Palmer led an ensemble which displayed a strong attentiveness to the work, and exhibited good control over the acoustic challenges that the venue typically serves up to modern orchestras. Knowing when to diminish into a whispering pianissimo or unleash the reins of a fortissimo which threatened to shatter the pillars of the church, both vocalists and instrumentalists were lyrically and dynamically intuitive, and true to the composer's flair for high theatricality.

Any fan of Verdi would have felt an inner surge when the haunting strains of the lower strings drew in the beginning of the Requiem aeternam. Immediately enticing, it took no time weaving a visual narrative that left the listener in suspense, and the choir's segue provided a lush harmonic layer that departed beautifully into a section without instrumentalists. Peacefully sorrowful and sometimes hopeful, the choristers and musicians performed each segment as its own unique entity, but without any jarring transitions. It read like an opera overture, vast in its scope and almost light-hearted in its conviction. It wasn't until the Dies irae, when the full cavalcade of Death plummeted into battle with a thunderous brass and percussion section against choir and orchestra, that one finally grasped the extent of Verdi's anguish and his intoxication with the supernatural. Here was the answer to the foreboding motif in the strings at the beginning, and it was just as frightening. “Verdi's latest opera, in ecclesiastic dress,” declared pianist and conductor Hans von Bülow, a contemporary of the Italian maestro. Aptly put, for the musical narrative commanded a theatre to accompany it, though it lacked nothing without one. The longest movement in the mass, it was easily the most expansive, ranging from chaotic to triumphant and then at last, in the mystical Lacrimosa, breathtaking as if caught up in sheer wonder at the world.

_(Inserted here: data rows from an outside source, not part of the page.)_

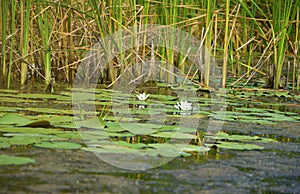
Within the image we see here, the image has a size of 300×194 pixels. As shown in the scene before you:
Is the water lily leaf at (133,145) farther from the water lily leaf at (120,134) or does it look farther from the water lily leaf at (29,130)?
the water lily leaf at (29,130)

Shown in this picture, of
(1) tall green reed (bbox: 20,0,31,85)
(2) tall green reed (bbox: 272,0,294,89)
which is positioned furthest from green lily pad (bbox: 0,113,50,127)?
(2) tall green reed (bbox: 272,0,294,89)

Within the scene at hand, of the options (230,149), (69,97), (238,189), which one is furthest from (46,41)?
(238,189)

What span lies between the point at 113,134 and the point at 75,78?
2.27 m

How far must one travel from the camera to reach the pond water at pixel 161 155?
1668 mm

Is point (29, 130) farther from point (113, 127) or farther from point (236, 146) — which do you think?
point (236, 146)

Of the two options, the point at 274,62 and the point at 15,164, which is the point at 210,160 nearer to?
the point at 15,164

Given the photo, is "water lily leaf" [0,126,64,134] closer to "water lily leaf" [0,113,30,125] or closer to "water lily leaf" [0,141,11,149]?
"water lily leaf" [0,113,30,125]

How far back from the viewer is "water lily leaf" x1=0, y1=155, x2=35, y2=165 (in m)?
1.80

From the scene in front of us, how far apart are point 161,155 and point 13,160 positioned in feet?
1.67

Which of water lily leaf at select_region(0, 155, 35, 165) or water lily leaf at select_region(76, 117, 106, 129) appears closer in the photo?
water lily leaf at select_region(0, 155, 35, 165)

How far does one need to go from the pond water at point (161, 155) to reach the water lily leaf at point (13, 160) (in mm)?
13

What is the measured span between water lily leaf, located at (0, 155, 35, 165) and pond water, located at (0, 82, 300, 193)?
1cm

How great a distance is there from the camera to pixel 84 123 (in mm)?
2547

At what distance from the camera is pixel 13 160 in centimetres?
182
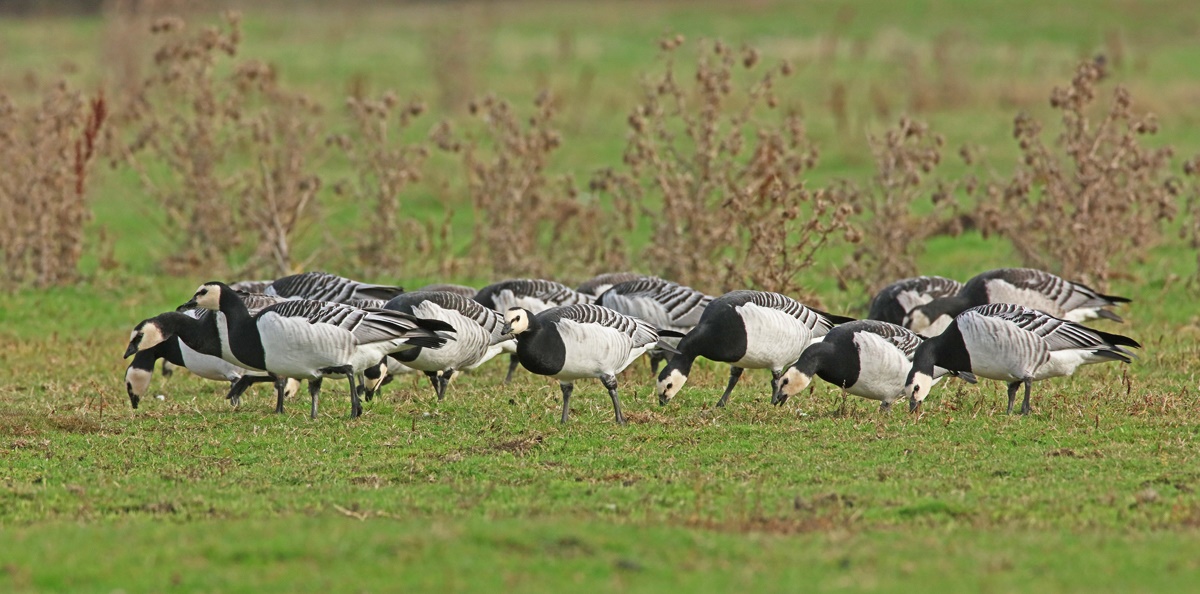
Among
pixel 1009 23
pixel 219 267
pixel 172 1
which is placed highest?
pixel 1009 23

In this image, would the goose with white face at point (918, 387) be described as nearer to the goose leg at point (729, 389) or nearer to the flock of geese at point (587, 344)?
the flock of geese at point (587, 344)

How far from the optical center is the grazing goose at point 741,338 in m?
13.3

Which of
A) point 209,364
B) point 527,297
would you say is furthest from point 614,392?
point 209,364

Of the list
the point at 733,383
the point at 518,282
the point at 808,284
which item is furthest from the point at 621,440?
the point at 808,284

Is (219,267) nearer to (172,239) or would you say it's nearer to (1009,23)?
(172,239)

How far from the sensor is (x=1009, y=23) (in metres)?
59.7

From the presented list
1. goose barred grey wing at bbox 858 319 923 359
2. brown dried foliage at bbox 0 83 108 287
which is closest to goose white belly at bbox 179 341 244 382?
goose barred grey wing at bbox 858 319 923 359

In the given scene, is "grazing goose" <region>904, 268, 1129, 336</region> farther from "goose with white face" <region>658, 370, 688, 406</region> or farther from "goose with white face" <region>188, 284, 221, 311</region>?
"goose with white face" <region>188, 284, 221, 311</region>

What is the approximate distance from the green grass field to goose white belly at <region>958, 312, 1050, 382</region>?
42 centimetres

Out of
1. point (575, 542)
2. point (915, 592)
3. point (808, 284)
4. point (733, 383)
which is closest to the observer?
point (915, 592)

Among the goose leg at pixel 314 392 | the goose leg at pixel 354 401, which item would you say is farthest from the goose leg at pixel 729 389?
the goose leg at pixel 314 392

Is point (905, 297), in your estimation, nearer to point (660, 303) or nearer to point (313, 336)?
point (660, 303)

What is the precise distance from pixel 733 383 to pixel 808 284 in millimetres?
7673

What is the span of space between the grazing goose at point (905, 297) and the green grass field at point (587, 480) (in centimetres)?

Equally aware of the piece's operatic nature, mezzo-soprano Spicer was expressive in her contemplations of Judgement, as was Price, her bass counterpart. Yet arguably the most dramatic sequences were given to Seaton and Mee, whose range and depth were slightly stronger than their colleagues, though perhaps one might owe that to Verdi's obsession with soprano and tenor ranges, and his belief in their capacity to convey an elevated sense of spirituality. Seaton's full and pure timbre was seamless; at times, her power scaled the breadth of the cathedral from floor to rafter with the full ensemble at her heels; at other times, her solo note in the high register at piano volume held itself with angelic quality in the Offertory. Mee, whose career on the operatic circuit is impressively prolific, demonstrated his craft with passion and a full-bodied tone which was unparalleled – the task which Verdi had set out for him was fulfilled beautifully.

Other characters would play an important part in the mass, as well – the eerily arpeggiating bassoon, which would hang around the more menacing section of the Dies irae like a spectre; the gloriously uplifting horn complementing the tenor, and answered by the oboe in the later sections of the work; the tranquil flute solo that offered something consolatory in the Agnus Dei. Had the trumpets harnessed the vibrancy of their sound a little more tactfully and not exposed their fragile harmonics to the mercy of the acoustics, and the upper strings approached their tuning with more concentration, the performance would have been almost perfect. But these were fleeting moments, and the musicians adapted quickly – a feat that can be taxing under pressure.

There was a sense, at the ending, of reconciliation, of an ending journey. After descents into doom, funeral marches, victorious resurrections, unravelling fugues and meditative prayers, it was a pianissimo that laid the piece to rest in the Libera me. Verdi paid tribute and immortalised the memory of his hero, the Italian poet Alessandro Manzoni, to whom the work was dedicated – and perhaps it was the notion of epic verse, with its various trials and celebrations, which inspired the soundscape as much as the opera world itself.